Scan the data for "number" and copy the lines it appears in.
(Record set)
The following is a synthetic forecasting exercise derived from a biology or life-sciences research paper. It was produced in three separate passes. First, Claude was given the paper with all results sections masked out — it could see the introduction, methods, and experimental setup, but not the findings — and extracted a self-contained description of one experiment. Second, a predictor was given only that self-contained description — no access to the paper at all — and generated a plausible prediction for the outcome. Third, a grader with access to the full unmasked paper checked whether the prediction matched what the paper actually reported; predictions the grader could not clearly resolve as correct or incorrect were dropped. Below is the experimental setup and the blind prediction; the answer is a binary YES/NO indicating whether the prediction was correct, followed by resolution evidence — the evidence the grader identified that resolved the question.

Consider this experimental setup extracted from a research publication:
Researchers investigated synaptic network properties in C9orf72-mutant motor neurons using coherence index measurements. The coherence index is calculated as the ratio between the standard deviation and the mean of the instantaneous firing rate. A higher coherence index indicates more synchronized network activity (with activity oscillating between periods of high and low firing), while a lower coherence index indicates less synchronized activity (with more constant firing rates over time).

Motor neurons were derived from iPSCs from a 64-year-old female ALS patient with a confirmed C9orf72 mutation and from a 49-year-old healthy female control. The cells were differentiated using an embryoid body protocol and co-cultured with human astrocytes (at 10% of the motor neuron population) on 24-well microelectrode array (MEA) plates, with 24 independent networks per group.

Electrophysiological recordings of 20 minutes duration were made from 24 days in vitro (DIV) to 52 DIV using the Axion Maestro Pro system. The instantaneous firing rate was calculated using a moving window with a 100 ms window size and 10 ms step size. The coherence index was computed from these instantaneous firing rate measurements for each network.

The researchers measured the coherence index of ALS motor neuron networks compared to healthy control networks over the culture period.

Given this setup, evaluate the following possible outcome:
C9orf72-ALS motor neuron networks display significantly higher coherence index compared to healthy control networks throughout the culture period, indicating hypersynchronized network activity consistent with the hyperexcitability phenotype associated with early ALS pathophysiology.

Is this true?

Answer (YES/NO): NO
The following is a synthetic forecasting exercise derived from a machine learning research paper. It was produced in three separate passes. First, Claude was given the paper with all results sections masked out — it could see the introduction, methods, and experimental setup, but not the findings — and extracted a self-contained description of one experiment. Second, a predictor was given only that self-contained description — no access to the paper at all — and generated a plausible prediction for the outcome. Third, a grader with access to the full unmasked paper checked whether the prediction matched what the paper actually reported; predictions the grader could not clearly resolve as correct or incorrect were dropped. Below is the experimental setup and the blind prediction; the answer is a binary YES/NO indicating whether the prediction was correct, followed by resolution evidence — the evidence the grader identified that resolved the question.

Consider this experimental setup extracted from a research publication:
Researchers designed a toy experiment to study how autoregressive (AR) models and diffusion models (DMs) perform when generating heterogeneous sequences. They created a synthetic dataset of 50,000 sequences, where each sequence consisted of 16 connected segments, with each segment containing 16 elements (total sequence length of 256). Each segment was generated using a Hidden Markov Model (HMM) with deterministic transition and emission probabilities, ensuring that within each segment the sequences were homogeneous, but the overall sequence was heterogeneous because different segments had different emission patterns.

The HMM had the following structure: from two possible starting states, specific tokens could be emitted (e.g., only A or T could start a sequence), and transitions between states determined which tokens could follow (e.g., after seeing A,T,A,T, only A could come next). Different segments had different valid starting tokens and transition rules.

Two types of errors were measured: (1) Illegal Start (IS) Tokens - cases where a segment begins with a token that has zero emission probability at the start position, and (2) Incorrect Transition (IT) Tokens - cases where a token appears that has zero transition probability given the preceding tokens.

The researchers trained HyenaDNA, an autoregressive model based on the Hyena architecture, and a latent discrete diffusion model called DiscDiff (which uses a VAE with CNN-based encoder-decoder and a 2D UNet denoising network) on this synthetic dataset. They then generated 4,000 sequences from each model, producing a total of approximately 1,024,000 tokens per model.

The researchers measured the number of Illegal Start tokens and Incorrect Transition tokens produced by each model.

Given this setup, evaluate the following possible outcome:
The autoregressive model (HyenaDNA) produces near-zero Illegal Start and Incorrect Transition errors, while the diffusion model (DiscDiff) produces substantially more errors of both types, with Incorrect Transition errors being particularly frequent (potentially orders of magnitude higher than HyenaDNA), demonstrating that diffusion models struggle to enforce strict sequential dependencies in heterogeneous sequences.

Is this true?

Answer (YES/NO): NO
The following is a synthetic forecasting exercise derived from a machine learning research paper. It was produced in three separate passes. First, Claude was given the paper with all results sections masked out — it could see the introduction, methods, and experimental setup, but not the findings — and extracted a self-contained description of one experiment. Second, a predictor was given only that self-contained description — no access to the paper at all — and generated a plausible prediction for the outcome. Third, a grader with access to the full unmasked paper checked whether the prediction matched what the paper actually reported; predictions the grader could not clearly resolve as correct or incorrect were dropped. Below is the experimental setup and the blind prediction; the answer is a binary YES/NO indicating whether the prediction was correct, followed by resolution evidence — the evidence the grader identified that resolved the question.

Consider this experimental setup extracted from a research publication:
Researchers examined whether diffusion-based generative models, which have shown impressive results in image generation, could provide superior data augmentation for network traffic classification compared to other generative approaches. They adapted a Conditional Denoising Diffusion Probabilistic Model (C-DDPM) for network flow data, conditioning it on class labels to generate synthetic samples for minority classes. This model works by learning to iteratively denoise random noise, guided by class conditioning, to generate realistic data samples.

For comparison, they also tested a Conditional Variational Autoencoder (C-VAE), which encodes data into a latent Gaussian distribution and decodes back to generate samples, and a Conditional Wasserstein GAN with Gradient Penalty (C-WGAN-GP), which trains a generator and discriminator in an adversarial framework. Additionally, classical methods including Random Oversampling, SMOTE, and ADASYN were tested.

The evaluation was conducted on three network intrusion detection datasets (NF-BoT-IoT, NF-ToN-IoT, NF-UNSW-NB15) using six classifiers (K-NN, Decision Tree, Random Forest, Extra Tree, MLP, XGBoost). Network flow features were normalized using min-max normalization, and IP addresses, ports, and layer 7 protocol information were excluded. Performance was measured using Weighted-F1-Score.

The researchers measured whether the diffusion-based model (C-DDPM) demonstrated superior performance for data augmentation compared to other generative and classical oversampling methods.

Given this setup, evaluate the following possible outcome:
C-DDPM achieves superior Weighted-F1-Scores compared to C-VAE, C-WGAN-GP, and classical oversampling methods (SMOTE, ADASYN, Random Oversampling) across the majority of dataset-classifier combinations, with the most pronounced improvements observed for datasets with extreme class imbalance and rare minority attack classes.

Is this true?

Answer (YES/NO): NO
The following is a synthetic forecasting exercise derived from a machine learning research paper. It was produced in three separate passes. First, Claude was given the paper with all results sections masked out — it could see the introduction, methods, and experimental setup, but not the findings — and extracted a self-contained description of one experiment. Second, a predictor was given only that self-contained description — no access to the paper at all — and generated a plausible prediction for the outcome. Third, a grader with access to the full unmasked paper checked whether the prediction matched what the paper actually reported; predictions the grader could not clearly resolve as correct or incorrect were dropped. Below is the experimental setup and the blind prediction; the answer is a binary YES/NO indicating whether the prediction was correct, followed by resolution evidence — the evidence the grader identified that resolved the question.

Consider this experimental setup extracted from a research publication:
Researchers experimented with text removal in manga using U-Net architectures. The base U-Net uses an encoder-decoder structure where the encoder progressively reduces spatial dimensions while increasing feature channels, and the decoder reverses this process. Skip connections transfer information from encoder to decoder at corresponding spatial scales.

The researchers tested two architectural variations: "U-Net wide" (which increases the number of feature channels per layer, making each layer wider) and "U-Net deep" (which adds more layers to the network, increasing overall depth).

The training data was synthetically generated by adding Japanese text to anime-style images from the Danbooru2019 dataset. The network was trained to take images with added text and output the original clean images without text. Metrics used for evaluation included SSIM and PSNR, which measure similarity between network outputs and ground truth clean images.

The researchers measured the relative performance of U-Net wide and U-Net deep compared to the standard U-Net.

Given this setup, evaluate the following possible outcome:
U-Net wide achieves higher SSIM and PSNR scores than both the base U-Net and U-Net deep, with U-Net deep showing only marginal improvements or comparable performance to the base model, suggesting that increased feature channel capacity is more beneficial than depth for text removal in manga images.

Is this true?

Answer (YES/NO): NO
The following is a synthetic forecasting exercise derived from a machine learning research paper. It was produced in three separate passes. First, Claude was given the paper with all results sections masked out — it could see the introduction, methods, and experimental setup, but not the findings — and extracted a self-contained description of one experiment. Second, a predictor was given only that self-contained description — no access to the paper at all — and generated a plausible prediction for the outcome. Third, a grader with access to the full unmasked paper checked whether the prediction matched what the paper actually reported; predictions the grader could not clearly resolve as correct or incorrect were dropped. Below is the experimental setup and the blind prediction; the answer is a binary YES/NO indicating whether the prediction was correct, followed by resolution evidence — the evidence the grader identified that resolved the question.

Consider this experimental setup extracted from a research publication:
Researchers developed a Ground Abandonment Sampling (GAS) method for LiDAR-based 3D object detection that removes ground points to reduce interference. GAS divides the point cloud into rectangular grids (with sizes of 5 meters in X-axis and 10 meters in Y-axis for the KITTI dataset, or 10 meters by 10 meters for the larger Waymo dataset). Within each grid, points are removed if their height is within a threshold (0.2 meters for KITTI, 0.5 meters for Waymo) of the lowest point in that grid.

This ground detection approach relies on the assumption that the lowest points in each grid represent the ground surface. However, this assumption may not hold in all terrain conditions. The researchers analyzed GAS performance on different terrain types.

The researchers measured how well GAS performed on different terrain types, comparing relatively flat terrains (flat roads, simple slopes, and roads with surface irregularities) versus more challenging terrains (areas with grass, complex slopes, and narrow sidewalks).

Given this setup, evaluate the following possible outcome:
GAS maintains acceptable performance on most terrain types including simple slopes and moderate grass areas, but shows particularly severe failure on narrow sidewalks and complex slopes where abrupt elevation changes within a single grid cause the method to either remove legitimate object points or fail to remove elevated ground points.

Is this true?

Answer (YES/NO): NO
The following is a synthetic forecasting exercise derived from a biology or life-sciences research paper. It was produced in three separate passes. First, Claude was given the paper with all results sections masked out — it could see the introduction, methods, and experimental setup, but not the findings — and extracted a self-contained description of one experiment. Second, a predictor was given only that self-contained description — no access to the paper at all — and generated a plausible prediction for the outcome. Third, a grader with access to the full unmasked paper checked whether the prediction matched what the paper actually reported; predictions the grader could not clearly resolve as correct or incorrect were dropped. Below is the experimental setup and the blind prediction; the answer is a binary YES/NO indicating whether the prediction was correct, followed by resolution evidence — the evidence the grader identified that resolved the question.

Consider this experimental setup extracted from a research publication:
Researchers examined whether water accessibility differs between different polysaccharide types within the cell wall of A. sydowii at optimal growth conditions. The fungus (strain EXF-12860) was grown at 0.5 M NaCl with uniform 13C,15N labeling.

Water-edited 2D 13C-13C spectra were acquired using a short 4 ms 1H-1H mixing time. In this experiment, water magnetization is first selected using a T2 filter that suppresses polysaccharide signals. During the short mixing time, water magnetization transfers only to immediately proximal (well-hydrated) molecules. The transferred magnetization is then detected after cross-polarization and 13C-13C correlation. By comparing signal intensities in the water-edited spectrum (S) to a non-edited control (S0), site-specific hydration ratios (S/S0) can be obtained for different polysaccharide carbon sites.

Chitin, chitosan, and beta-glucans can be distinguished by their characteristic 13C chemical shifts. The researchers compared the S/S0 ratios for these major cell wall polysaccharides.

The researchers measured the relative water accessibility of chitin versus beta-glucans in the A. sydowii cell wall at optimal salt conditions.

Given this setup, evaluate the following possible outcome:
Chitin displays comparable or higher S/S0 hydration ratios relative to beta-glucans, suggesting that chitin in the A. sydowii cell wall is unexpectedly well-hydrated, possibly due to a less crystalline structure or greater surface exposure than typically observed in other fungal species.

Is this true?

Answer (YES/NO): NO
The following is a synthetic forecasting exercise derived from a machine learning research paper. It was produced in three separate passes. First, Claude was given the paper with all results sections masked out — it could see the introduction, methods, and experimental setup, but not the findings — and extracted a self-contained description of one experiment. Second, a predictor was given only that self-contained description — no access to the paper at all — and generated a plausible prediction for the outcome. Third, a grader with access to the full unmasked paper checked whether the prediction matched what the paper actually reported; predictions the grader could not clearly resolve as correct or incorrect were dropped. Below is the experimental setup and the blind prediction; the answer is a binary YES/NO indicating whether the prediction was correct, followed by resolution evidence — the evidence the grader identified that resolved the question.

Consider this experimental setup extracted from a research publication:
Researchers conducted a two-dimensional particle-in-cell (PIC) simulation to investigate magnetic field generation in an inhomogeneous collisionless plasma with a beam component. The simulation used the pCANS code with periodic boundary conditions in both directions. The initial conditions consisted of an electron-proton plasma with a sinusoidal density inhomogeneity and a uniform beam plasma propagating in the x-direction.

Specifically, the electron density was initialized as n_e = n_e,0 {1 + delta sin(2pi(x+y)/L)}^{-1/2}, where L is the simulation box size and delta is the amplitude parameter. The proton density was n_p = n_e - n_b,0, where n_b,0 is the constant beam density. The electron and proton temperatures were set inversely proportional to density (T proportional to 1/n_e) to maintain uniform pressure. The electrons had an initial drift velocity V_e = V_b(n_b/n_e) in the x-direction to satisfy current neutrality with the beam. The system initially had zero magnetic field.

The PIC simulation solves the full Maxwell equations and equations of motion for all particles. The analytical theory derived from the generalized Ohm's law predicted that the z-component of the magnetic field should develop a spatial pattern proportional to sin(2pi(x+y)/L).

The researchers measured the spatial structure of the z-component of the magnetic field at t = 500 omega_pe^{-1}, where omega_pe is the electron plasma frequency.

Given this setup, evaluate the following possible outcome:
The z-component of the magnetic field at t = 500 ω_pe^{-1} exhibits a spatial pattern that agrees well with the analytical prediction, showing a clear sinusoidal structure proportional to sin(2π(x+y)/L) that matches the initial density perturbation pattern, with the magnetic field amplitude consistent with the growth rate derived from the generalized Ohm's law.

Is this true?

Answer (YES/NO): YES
(End Record set)
▸ Exercise output
The researchers measured the number of Illegal Start tokens and Incorrect Transition tokens produced by each model.
The researchers tested two architectural variations: "U-Net wide" (which increases the number of feature channels per layer, making each layer wider) and "U-Net deep" (which adds more layers to the network, increasing overall depth).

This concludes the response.